It is the UK's favourite digital destination, with a depth of information that would put the British Library in the shade. But BBCi is facing increasing pressure to review its online investment ...

How do they do it? It's a question many of us have asked as we surf through the BBC's extraordinary website.

There are programme mini-sites, competitions, news, weather, sport, a history section, science and nature sections, games pages, all of which are updated with avalanches of content each day.

The answer is very simple - with our money.

The BBC has already set aside £102m for its online service in 2003, and with a staff of more than 1,000 the operation is swallowing up desks at White City at an enormous rate.

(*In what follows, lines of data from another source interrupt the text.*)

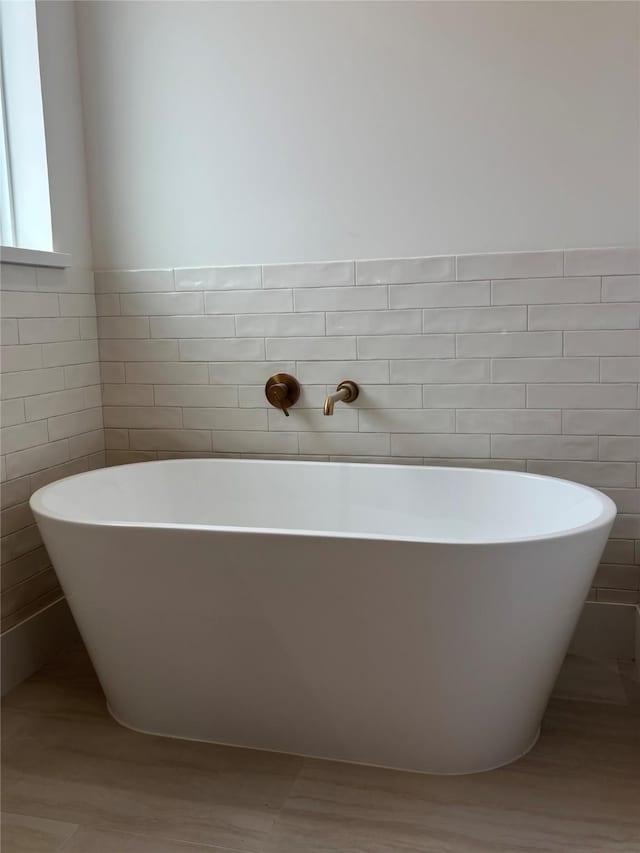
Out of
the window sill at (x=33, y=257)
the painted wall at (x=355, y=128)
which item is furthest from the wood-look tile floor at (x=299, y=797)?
the painted wall at (x=355, y=128)

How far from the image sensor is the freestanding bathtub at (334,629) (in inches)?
75.0

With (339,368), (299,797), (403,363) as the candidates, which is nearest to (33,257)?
(339,368)

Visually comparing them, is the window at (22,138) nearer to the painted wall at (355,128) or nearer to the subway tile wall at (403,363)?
the painted wall at (355,128)

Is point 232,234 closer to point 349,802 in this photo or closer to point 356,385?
point 356,385

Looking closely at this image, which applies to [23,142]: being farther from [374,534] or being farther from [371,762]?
[371,762]

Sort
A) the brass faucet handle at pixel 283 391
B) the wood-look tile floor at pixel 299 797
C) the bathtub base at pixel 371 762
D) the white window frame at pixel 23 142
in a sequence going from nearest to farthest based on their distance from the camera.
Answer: the wood-look tile floor at pixel 299 797, the bathtub base at pixel 371 762, the white window frame at pixel 23 142, the brass faucet handle at pixel 283 391

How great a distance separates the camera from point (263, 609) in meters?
2.03

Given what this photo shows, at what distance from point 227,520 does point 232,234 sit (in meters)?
1.06

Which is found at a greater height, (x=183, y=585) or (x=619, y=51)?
(x=619, y=51)

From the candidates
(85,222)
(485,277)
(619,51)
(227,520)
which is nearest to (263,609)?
(227,520)

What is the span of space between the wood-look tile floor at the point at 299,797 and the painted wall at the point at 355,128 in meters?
1.60

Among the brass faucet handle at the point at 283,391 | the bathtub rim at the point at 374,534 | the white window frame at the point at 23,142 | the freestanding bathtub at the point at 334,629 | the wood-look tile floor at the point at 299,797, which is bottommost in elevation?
the wood-look tile floor at the point at 299,797

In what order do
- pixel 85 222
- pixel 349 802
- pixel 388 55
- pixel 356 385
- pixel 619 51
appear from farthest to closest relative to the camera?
pixel 85 222, pixel 356 385, pixel 388 55, pixel 619 51, pixel 349 802

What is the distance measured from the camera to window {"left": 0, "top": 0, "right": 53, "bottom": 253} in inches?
108
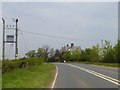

But the blistering success of Auntie Beeb's digital venture has raised a few eyebrows and competitors are questioning whether she's working outside her mandate as a public service broadcaster.

There's been so much concern the Department of Culture, Media and Sport (DCMS) is understood to be planning a comprehensive inquiry into Director General Greg Dyke's investment.

The news will be embraced by the raft of media organisations who had to cut their online budget with the dot.com collapse.

They each invest around one tenth of the BBC's budget in their sites and suffer further through advertisers' reluctance to advertise in a market so overshadowed by the Beeb.

The corporation's cross-promotion from its broadcast programmes to the site adds further to its monopoly.

The British Internet Publishers' Alliance (Bipa) a coalition of commercial newspaper and radio online divisions has been further enraged at the news a further £135 million of licence money has been earmarked for an education channel.

Mr Dyke and his underlings are currently preparing their defence of the DCMS's findings, which are likely to force a change of direction for the UK's self-styled "number one digital destination".

A BBC insider said the industry complaints were just a case of "sour grapes".

He said: "BBCi accounts for less than one per cent of the UK's internet traffic, so those who say it is damaging or distorting the market are talking nonsense."